In Defense of Hashtag Diplomacy

In Defense of Hashtag Diplomacy

In response to Hashtag diplomacy is bottled whine:

My initial reaction to the #BringBackOurGirls “hashtag diplomacy” was the same as yours – revulsion at the feel-goodism and moral preening disguised as doing something pro-active – nonsense we’ve all come to expect from liberals.

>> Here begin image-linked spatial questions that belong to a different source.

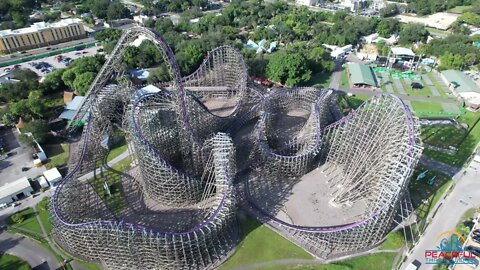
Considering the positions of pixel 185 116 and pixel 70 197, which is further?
pixel 185 116

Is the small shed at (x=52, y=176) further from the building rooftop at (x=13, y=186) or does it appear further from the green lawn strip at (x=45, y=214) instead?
the green lawn strip at (x=45, y=214)

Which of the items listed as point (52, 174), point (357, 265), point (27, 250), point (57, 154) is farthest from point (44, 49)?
point (357, 265)

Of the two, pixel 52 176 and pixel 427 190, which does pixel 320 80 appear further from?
pixel 52 176

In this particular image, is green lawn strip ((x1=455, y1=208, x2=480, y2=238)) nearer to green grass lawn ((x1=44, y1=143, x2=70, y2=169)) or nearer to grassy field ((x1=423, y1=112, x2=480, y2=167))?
grassy field ((x1=423, y1=112, x2=480, y2=167))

The girls were kidnapped on April 14, so those jumping on the hashtag bandwagon to “raise awareness” now, are a little late to the game. That goes triple for any hashtag diplomats who might have passed on designating Boko Haram a terrorist group, years ago, which would have given our military the tools and authorities they needed to go after them. Not mentioning any names.

BUT.

It should be noted that the social media campaign began in Nigeria weeks ago to put pressure on the  do-nothing government to — do something.

Via The UK Guardian:

It was first used on April 23 at the opening ceremony for a UNESCO event honouring the Nigerian city of Port Harcourt as the 2014 World Book Capital City. A Nigerian lawyer in Abuja, Ibrahim M. Abdullahi, tweeted the call in a speech by Dr. Oby Ezekwesili, Vice President of the World Bank for Africa to “Bring Back the Girls!”

Another mass demonstration took place outside the Nigerian Defence Headquarters in Abuja on May 6 and many other protests have been organised in response to a social media campaign asking for people around the world to march and wear red in solidarity. People came out in protest at the Nigerian embassy in London, in Los Angeles and New York.

The campaign is directed not so much at the terrorist thugs as the Nigerian government which has done so little to protect its people from these terrorist thugs.

The Nigerian paper, Vanguard, reported “the Christian Association of Nigeria has formally accused the Governor of Borno State of ‘conspiracy and collusion'” along with some other “uncomfortable facts” about the kidnapping.

Given these circumstances, I can’t place too much fault on people who are sincerely trying to do what they can to keep the story in the news and show the Nigerian government that the world is watching.